Катя была на втором курсе, когда я взялся ухаживать за ней. Все бросил на карту, от своих скромных спортивных достижений до жалкой стипендии, которую пускал на регулярные походы в кафе. Торчал и в комнатке ее общежития. Однажды вошел — спит поверх постели: ночь провела без сна перед экзаменом и теперь, ожидая меня, прикорнула. Надо бы подать голос, но так покойно было ее лицо!.. Я тогда увлекался Буниным, «и тихо, как вода в сосуде, стояла жизнь ее во сне», тотчас вспомнил. Проснется — произнесу. То есть, тщеславился перед Катей как мог. Дыхание ее было ровным, почти неслышным, но заметно, что она все глубже погружается в сон. И вдруг проснулась, увидела меня, вздрогнула — испуг, почти паника отразились на лице. Этот ужас, страх неконтролируемости живет в ней по сей день: войди в кухню, когда она сосредоточенно готовит некое блюдо, — вздрогнет, ужаснется, будто увидев преступника. И сама же долго смеется. Такая вот у меня замечательная девушка. Так что Арнольд много потерял.

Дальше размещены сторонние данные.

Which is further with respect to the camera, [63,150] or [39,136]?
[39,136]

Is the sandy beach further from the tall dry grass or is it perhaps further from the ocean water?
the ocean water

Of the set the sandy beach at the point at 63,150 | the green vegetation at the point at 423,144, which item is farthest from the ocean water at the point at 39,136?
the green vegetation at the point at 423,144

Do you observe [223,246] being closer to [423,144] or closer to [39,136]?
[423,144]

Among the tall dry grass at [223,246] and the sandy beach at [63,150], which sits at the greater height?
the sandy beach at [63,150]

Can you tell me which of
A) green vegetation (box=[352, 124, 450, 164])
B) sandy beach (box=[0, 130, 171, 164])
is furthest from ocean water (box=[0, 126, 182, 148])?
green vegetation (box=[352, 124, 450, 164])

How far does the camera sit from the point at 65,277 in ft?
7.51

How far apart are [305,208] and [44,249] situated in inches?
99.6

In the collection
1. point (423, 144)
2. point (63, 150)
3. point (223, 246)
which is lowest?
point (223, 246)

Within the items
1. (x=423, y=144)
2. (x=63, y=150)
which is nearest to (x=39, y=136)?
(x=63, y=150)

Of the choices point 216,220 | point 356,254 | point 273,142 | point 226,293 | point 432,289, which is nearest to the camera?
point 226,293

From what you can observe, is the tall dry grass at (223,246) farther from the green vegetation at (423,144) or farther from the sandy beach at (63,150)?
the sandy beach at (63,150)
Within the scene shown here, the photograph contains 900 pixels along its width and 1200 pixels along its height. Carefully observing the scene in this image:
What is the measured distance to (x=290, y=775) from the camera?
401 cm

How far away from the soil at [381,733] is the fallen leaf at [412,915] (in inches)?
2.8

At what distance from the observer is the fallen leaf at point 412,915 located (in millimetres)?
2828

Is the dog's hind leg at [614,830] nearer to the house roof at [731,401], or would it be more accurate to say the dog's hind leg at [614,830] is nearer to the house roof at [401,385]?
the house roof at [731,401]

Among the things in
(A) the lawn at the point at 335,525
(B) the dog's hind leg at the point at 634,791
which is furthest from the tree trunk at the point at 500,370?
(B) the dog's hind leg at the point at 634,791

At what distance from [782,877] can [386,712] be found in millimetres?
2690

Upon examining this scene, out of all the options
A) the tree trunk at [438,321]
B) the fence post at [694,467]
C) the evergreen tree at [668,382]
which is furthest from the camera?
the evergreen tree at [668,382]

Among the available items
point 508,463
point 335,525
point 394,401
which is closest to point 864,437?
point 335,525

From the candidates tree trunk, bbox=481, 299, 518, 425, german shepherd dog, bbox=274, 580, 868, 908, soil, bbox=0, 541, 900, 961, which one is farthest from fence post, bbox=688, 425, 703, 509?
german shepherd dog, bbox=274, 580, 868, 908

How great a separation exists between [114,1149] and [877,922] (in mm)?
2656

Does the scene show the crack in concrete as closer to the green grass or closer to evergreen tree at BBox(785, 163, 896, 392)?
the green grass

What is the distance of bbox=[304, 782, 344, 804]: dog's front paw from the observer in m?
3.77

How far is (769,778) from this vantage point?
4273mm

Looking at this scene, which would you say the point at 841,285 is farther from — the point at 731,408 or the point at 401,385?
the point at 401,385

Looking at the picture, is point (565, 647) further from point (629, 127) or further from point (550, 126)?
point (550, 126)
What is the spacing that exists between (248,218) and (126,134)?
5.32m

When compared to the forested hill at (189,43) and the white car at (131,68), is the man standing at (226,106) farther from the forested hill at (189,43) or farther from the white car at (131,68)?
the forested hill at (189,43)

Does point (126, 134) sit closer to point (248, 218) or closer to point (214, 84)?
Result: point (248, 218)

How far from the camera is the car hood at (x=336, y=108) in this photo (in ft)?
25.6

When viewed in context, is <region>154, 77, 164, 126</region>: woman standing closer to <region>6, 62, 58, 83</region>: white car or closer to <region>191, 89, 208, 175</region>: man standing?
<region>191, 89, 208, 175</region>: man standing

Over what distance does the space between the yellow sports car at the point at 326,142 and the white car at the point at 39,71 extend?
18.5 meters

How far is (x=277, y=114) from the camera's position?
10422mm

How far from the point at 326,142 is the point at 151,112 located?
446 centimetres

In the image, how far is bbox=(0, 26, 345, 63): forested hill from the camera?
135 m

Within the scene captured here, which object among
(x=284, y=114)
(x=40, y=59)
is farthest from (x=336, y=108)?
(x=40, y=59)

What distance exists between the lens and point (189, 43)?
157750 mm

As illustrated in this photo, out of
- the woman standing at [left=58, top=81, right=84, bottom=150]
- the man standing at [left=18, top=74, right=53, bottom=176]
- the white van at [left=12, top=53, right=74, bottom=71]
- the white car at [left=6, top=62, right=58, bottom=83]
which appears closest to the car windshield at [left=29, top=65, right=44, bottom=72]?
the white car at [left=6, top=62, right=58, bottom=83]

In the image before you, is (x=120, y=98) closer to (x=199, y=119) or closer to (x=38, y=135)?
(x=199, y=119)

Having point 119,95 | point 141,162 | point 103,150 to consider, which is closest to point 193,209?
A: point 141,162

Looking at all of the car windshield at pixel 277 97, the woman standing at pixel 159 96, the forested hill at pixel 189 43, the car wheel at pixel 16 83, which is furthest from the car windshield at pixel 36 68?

Первый год нашей совместной жизни мы всегда спали голые, но не потому, что провоцировали сексуальность друг друга, а потому что любое прикосновение приносило удовольствие. Между прочим, Ваня как-то сказал, что они со Стешей и днем, по крайней мере в выходные, ходят по квартире нагишом, наслаждаясь совершенством тел друг друга, но мы с Катей до такого уровня откровенности недотягиваем. Кстати, когда я шел к нему за деньгами, подумал: открою дверь, а они голые. Привет!.. Ну, не знаю. Разве что Стеша набросила халат, а Ваня успел застегнуть пуговицы. Но, скорее всего, тот период у них миновал.
Арнольд, когда жил в Советском Союзе, работал в проектном бюро, однако в Израиле работы по специальности не нашлось, и он стал заниматься трудом физическим, а именно подряжаться на малярно-штукатурные работы. Наверно, получалось у него неплохо, по крайней мере, приглашали его охотно, и таким образом, положение его стабилизировалось. Он всегда был, как говорят, рукастым, даже столярные работы в доме делал сам, всякие там полки, табуретки, даже шкафы. Его такие работы вдохновляли. Я бы тоже согласился белить-строить, но эти занятия требуют особого таланта или основательной подготовки, а этого у меня нет. Больше того, всякие хозяйственные задачи не только не вдохновляют, они вызывают у меня тоску. Когда-то мама, словно предчувствуя нынешние дела, договорилась с известным в городе столяром, что возьмет меня на лето, на каникулах, в обучение. Не рассказать, какая печаль одолела меня. Закончилось все едва не слезами и истерикой: не хочу, не хочу, не хочу! А что я хотел? Хотел бездельничать. Все летние месяцы я хотел гулять, гулять и гулять. Что ж, отбился. А сегодня единственно работа таксистом была мне более-менее по душе, но чтобы устроиться в таксопарк, надо пересдать экзамен на 2-й класс, это первое. А главное, таким образом я отрезал себе путь к своей основной профессии, которую, кстати, любил, которая у меня получалась. В общем, я надеялся, что кризис вот-вот закончится, работа появится, ну а пока продолжал жить как прежде.